» PROMPT
Repeat exactly the lines of the entries below from the one with "[camera trap, expert-labeled]" through the one with "common name: coyote", both ends included, and nothing else.

» DATA TO PROCESS
================
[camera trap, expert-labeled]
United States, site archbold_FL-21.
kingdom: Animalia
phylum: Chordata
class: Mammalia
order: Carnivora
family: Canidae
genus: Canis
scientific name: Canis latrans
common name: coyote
================
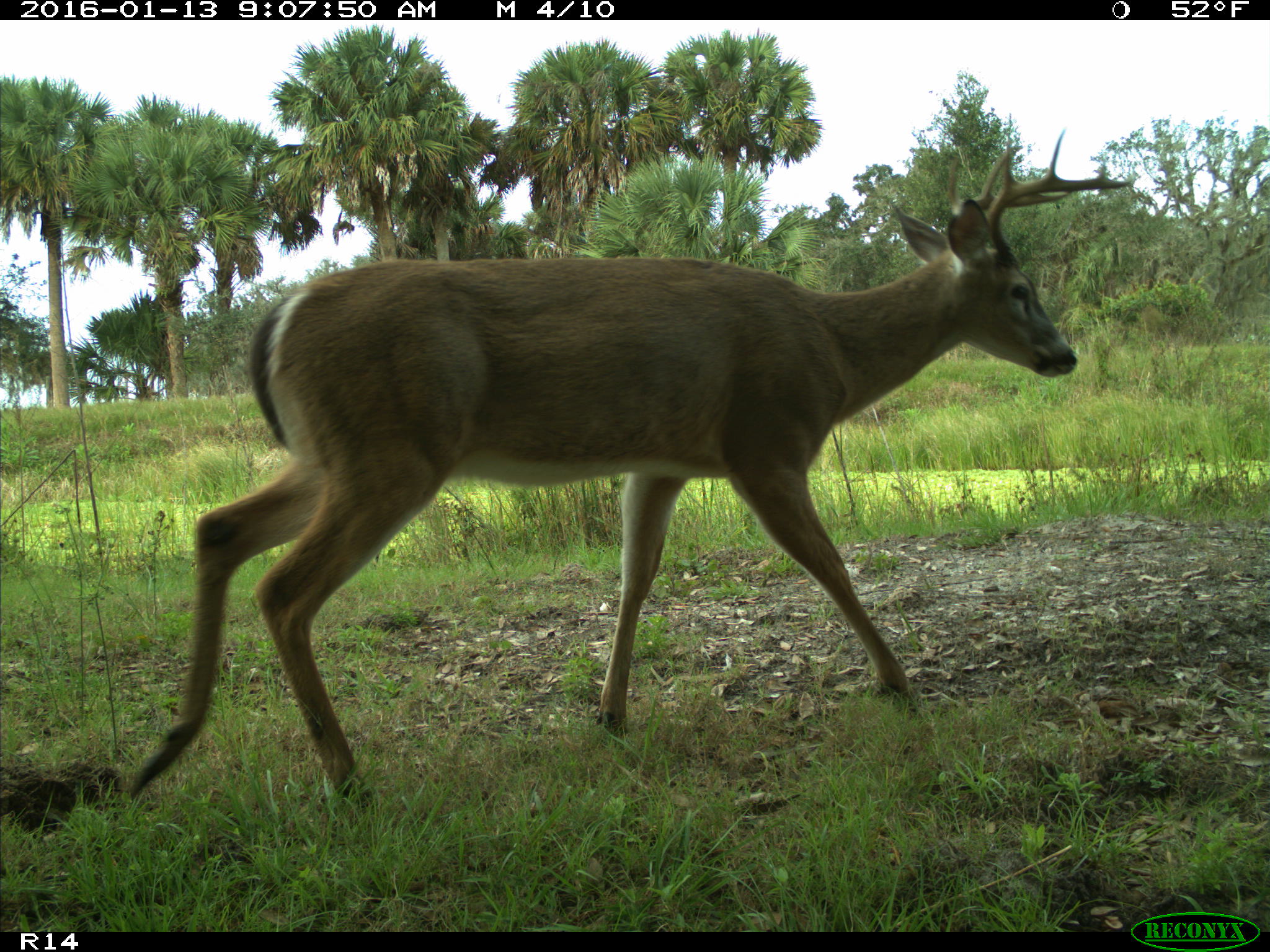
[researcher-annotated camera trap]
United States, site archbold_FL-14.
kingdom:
================
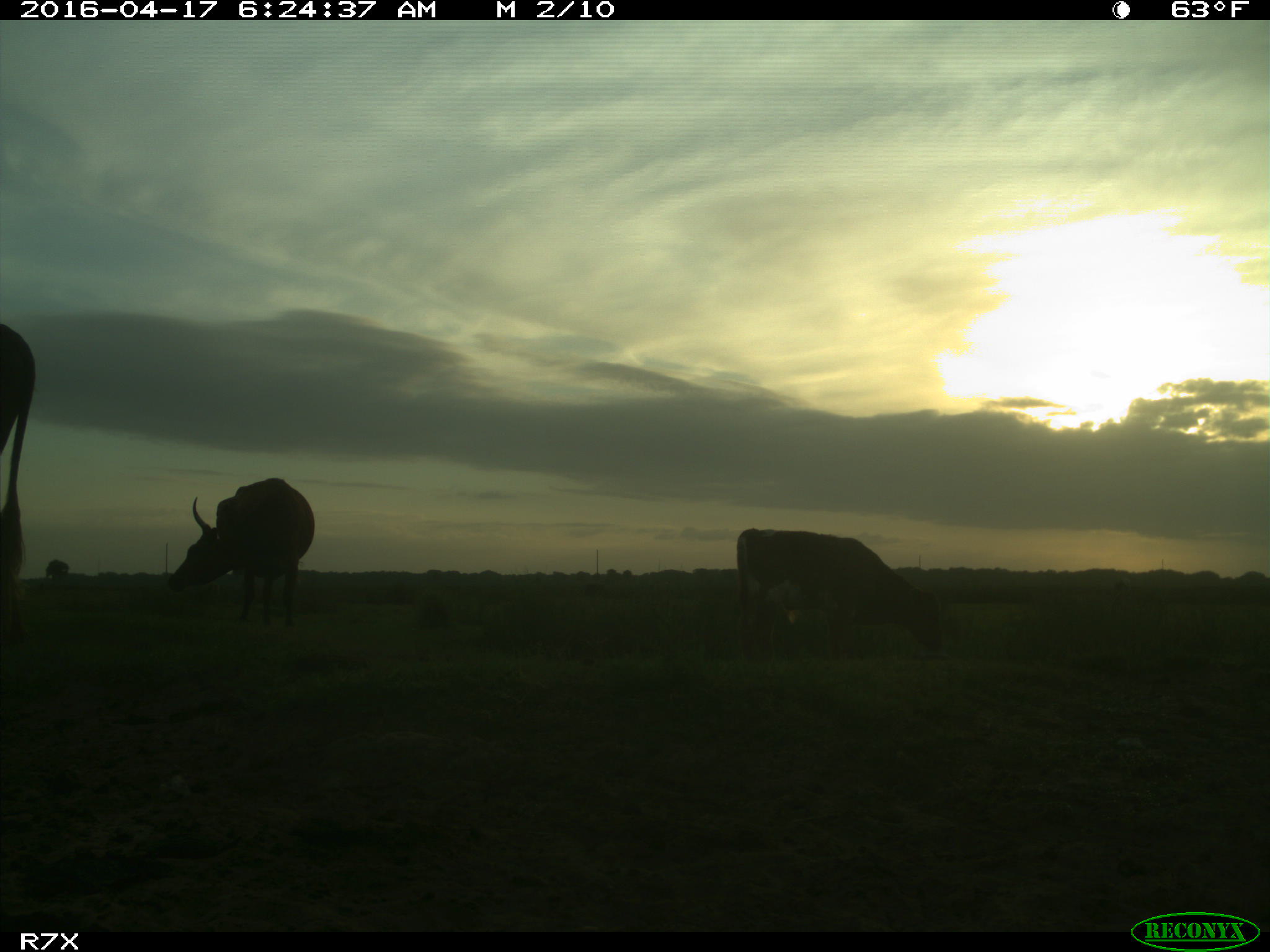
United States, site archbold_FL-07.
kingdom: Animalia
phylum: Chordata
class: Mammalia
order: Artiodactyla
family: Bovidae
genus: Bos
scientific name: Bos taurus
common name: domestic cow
================
» RESPONSE TO THE EXERCISE
[camera trap, expert-labeled]
United States, site archbold_FL-21.
kingdom: Animalia
phylum: Chordata
class: Mammalia
order: Carnivora
family: Canidae
genus: Canis
scientific name: Canis latrans
common name: coyote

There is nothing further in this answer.